* [Problem requirements]: Using the listing below, set down each line from the line containing "New Zealand, site TGH_unknown, 2022-03-15" through the line containing "scientific name: Rodentia", both ends included, exactly and with nothing added.

* [Records supplied]:
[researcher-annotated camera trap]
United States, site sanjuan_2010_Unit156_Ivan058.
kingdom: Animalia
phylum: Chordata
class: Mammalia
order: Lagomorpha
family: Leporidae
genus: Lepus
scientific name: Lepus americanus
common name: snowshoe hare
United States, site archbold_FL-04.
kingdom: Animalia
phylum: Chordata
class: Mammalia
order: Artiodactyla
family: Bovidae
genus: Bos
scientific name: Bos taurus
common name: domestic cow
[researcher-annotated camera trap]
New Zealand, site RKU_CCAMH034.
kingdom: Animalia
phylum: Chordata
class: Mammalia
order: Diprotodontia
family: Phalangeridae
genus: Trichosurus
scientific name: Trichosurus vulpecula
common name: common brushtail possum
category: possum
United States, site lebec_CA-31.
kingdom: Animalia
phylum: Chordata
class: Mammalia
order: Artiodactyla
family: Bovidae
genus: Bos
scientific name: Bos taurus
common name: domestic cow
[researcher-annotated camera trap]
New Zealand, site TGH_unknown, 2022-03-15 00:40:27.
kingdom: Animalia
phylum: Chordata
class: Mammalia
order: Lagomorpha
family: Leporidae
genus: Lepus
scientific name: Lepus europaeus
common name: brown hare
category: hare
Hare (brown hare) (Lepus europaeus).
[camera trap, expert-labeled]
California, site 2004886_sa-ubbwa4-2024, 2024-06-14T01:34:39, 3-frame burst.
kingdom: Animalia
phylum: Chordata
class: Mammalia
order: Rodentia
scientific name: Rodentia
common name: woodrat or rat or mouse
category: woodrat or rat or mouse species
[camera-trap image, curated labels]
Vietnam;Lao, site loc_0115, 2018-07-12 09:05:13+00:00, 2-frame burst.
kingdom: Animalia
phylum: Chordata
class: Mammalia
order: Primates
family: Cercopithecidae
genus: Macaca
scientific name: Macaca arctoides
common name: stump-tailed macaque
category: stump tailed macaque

* [Solution]:
New Zealand, site TGH_unknown, 2022-03-15 00:40:27.
kingdom: Animalia
phylum: Chordata
class: Mammalia
order: Lagomorpha
family: Leporidae
genus: Lepus
scientific name: Lepus europaeus
common name: brown hare
category: hare
Hare (brown hare) (Lepus europaeus).
[camera trap, expert-labeled]
California, site 2004886_sa-ubbwa4-2024, 2024-06-14T01:34:39, 3-frame burst.
kingdom: Animalia
phylum: Chordata
class: Mammalia
order: Rodentia
scientific name: Rodentia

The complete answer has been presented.